Segundo o procurador, um processo administrativo já havia apontado que a empresa nunca repassou o valor estipulado por vaga. “Nós tínhamos tomado a decisão na via administrativa, o que podemos, e eles ingressaram na justiça com um pedido de reequilíbrio econômico. Até mesmo em respeito ao juiz, nós vamos aguardar o prazo do acordo e devemos anunciar o fim do contrato”, emendou farias.
No último dia 26 de março, durante audiência de conciliação, o juiz Luis Francisco Delpizzo Miranda, da 1ª Vara da Fazenda Pública, decidiu suspender a ação por 45 dias para que as partes buscassem um acordo extrajudicial. No entanto, segundo a Procuradoria não há sinais de que a Dom Parking acene com uma proposta razoável para os município.
Esta não é a primeira vez que o município anuncia rompimento do contrato com a Dom Parking. Em outubro do ano passado o município decidiu acatar decisão da Comissão de Punição de Empresas, que negou o pedido de reconsideração e optou pela rescisão contratual com a concessionária. No mesmo mês a Dom Parking entrou com pedido de revisão do contrato na Justiça.
Empresa quer reajuste na tarifa
A ação que tramita na 1ª Vara da Fazenda Pública foi pedida pela Dom Parking alegando desequilíbrio financeiro no contrato. Segundo a empresa, o município não tem reajustado o valor da tarifa, além de pleitear redução no valor da outorga, que é de R$ 80.
A empresa alega que o próprio contrato assinado com o município em 2013 previa que “a tarifa para o direito de ocupação do espaço público será reajustada por decreto pelo prefeito municipal, revisados sempre que houver desequilíbrio econômico financeiro entre os encargos de operação e sua retribuição, com base na variação dos preços dos insumos característicos dos serviços”. O contrato ainda apontava que o reajuste teria como base as planilhas de custos do serviço que deveriam ser apresentadas pela empresa concessionaria.
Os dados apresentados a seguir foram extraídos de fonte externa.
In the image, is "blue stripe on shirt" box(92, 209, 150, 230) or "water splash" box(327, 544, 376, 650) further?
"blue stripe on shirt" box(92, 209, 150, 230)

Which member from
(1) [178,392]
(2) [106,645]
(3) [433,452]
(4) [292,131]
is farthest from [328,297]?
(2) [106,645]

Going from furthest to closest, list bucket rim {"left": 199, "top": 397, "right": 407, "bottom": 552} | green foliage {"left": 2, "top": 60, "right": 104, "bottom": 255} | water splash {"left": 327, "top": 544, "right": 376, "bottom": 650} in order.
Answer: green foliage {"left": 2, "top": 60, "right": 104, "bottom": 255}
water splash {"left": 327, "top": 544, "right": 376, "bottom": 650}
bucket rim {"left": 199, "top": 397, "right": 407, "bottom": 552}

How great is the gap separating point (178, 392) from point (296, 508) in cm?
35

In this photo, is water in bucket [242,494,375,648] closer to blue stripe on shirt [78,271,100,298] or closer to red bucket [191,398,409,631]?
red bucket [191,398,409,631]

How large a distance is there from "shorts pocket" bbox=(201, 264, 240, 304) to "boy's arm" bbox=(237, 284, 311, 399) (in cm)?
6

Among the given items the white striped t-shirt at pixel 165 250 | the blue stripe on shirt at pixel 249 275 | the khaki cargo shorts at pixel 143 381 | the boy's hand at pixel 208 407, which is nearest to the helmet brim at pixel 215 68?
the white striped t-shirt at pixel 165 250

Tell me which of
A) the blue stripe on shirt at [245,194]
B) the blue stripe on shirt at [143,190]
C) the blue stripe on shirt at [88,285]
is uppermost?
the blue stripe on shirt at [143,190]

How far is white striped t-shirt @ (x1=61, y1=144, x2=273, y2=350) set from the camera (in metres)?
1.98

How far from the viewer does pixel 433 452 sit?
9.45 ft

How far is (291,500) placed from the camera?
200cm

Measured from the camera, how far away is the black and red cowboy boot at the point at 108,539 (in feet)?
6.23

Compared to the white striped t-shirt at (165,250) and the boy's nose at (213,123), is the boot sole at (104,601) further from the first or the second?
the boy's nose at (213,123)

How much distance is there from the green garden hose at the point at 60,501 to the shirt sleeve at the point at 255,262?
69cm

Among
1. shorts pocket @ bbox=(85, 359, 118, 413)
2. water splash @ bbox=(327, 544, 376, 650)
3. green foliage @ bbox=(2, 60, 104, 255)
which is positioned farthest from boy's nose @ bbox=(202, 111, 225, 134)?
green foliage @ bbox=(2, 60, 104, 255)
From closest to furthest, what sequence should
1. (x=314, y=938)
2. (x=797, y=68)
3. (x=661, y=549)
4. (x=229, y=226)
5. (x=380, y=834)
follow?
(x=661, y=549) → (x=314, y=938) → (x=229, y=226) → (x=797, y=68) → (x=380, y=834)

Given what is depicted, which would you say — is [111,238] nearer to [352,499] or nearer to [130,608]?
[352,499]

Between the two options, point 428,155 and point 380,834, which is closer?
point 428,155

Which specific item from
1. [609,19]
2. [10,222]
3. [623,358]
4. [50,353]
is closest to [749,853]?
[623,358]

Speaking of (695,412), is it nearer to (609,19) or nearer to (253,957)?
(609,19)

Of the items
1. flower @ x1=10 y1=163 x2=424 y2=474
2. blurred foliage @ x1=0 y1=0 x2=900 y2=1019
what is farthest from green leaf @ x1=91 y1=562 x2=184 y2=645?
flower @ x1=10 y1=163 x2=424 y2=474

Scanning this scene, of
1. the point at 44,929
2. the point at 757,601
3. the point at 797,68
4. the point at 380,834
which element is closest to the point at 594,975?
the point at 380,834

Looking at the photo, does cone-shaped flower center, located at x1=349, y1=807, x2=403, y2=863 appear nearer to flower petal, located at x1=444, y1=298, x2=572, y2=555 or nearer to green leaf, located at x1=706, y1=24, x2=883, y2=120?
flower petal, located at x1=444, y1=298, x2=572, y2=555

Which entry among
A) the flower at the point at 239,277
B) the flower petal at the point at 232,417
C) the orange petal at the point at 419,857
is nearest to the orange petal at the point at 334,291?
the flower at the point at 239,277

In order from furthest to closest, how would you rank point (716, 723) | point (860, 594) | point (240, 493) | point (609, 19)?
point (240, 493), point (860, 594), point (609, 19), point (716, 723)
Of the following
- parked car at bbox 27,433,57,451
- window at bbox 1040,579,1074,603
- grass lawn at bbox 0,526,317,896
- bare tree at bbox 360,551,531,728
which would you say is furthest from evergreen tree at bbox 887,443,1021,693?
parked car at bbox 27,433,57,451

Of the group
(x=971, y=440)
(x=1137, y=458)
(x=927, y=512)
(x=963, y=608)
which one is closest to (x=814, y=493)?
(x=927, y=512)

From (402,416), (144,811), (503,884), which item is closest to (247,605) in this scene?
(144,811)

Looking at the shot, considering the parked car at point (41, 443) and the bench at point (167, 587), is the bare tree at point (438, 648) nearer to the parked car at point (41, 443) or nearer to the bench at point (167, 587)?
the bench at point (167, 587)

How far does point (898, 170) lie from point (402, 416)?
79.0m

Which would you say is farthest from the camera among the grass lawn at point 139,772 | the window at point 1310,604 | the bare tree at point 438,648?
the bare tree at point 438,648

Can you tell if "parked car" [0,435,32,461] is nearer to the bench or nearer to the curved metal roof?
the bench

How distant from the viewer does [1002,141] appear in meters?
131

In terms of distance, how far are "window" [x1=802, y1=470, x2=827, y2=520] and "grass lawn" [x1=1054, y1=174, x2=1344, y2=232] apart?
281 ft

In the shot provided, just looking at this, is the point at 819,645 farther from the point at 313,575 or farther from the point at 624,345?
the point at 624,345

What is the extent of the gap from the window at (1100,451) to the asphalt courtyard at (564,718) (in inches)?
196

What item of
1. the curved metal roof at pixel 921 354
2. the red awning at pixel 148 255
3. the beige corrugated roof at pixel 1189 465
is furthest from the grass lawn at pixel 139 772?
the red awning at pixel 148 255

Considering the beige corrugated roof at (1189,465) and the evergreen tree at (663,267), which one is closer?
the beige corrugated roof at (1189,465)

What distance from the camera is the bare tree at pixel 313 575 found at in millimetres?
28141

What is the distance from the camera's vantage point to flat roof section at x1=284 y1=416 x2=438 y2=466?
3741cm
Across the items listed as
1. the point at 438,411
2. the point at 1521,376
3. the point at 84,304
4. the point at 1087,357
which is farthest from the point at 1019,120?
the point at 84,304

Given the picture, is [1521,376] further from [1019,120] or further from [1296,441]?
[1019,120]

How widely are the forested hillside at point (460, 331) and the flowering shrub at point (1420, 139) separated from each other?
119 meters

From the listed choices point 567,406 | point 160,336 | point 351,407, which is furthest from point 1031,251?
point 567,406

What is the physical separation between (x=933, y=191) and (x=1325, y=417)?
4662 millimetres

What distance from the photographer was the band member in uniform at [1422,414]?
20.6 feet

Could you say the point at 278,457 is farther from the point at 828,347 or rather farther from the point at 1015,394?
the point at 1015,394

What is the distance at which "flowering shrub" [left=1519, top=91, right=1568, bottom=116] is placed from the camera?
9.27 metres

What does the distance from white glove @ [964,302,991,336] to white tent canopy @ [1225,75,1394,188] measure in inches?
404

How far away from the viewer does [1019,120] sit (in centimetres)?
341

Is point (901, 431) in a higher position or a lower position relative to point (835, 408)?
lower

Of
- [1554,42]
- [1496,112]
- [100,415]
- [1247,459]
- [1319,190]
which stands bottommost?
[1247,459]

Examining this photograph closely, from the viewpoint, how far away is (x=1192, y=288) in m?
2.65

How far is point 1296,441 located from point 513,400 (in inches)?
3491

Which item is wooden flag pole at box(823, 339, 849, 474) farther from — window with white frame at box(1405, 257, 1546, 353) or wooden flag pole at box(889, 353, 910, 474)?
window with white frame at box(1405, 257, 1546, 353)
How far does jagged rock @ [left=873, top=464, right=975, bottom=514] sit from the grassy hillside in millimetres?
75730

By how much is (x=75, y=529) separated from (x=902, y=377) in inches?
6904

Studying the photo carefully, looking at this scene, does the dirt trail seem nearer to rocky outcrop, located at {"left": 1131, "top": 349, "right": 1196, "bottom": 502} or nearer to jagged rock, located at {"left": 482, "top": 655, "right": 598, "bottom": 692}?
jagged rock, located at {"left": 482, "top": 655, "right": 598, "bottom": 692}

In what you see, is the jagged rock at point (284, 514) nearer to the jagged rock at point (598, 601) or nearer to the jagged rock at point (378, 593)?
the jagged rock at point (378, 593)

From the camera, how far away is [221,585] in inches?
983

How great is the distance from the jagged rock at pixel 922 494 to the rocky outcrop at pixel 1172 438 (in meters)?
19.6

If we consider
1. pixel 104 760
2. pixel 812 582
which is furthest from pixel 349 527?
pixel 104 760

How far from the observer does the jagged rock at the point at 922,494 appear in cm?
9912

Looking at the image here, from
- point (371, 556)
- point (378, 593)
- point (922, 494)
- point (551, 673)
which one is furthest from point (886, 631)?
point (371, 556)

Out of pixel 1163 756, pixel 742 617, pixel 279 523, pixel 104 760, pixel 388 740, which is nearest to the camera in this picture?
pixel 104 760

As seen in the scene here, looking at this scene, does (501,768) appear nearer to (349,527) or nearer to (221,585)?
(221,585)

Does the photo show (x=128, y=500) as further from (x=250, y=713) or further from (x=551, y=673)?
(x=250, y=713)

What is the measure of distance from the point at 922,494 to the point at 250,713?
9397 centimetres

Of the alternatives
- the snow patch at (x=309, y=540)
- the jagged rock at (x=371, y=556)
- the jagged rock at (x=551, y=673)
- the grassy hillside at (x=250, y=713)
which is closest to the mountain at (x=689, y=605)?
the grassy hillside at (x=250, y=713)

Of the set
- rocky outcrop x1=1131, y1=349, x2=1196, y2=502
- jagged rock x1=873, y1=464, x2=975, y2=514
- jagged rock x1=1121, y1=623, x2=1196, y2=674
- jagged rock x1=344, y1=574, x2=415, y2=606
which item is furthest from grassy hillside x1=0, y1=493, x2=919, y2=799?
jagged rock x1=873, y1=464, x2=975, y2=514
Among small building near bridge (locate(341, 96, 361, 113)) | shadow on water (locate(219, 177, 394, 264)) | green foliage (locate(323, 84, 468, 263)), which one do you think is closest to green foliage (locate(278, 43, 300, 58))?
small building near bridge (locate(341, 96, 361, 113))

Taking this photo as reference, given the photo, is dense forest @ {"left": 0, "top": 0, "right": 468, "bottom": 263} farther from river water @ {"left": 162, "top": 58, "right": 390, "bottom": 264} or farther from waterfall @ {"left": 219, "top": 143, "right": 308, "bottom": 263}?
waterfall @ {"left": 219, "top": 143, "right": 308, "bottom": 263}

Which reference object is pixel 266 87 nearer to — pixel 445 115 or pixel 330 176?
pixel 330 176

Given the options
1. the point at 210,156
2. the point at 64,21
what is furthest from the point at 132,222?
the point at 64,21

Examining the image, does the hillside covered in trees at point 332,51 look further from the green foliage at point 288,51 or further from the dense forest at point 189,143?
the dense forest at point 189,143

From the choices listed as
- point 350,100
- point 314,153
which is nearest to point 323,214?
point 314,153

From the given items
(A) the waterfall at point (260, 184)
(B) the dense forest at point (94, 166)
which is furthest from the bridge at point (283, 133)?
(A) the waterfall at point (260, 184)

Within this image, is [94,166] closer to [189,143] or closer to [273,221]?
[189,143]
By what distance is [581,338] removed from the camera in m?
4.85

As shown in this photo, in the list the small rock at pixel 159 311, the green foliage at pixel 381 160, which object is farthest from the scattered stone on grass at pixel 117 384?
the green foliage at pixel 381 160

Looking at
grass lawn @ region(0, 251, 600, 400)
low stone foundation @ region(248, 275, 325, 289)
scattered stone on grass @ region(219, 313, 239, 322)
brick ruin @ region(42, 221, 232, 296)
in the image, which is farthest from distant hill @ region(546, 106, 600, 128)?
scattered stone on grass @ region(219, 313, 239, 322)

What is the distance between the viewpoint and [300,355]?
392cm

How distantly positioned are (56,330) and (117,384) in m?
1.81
Na ação, a Dom parking ainda alega que ao longo dos anos, devido a baixa fiscalização por parte do município em converter as atuações em multas de trânsito, muitos motoristas estariam utilizando o serviço sem pagar. Ou seja, segundo a empresa, nem todos os veículos que usam a Zona Azul compram o cartão de estacionamento.
Uma consultoria apresentada pela Dom Parking apontou a necessidade de revisão do equilíbrio financeiro do contrato, apontando que seria necessário reajuste de tarifa. A proposta da consultoria, realizada ainda em 2016, previa o valor de R$ 2,40 a hora. O valor atualmente é de R$ 2 a hora.
Em 2017, na gestão de Cesar Souza Júnior (PSD), o município chegou a considerar a possibilidade de readequação do contrato, promovendo um reajuste na tarifa e redução no valor da outorga por vaga. No entanto, hoje, o entendimento do município é outro.
Nova licitação pode ser lançada
Se confirmar o rompimento do contrato com a Dom Parking no fim dos 45 dias de ´prazo dado pela Justiça, a Prefeitura de Florianópolis deve lançar novo edital para contratar nova empresa para o serviço de Zona Azul.
“Não que o serviço não seja bom. Em nenhum momento questionamos a qualidade dos serviços prestados pela Dom Parking, mas temos uma questão no contrato que não foi resolvida”, explicou Farias.
O novo modelo deve atender para os quesitos tecnológicos e ter nova fórmula de cálculo para a concessão da outorga —valor que a empresa paga por cada vaga a ser explorada.